The territory of modern-day China has been inhabited since prehistoric times; Homo erectus, known as Peking man from fossils discovered in 1965, appeared in Northern China over one million years ago. Some archaeological finds suggest use of fire as early as 1.2 million years ago.

Similar to other ancient civilisations, the first cultures in the territory of China primarily evolved in the valleys of the Yellow River and the Yangtze River, as well as in the coastal regions around 8000 BCE. The earliest evidence of agricultural activity originates from the eighth millennium BCE, i.e. the Neolithic era; later on, a cultural centre emerged in the Yellow River valley, with the establishment of the first permanent settlements. The Chinese civilisation is unique for its long history of literacy. The ancient characters carved into rock in

Ningxia probably date back to 5000‒6000 BCE, but they only vaguely resemble the characters recognised as the earliest authentic Chinese writing. The turtle shells with inscribed characters viewed as genuine evidence of Chinese literacy originate from 2000‒1500 BCE, and therefore are at least 3500‒4000 years old.

Even more surprising is the fact that the shape and meaning of some characters have not or only minimally changed over the past millennia.

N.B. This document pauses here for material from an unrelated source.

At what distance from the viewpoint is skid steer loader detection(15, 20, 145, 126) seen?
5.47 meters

The Mythical Period of China associated with the emergence of literacy comprises the rule of the Three Sovereigns (2800‒2737 BCE) and the Five (Mythical) Emperors (2737‒2698 BCE) revered as demigods in later years, and still recognised among the ancient ‘deities’ of China (in truth we cannot speak of Chinese gods; see the chapter on religion). The Yellow Emperor, one of the legendary Chinese sovereigns, is still looked upon as the creator and ancestor of the Chinese civilisation and people, though his actual existence has been scien-tifically debated. He was in all probability a culture hero, taking shape centuries later in historical writings.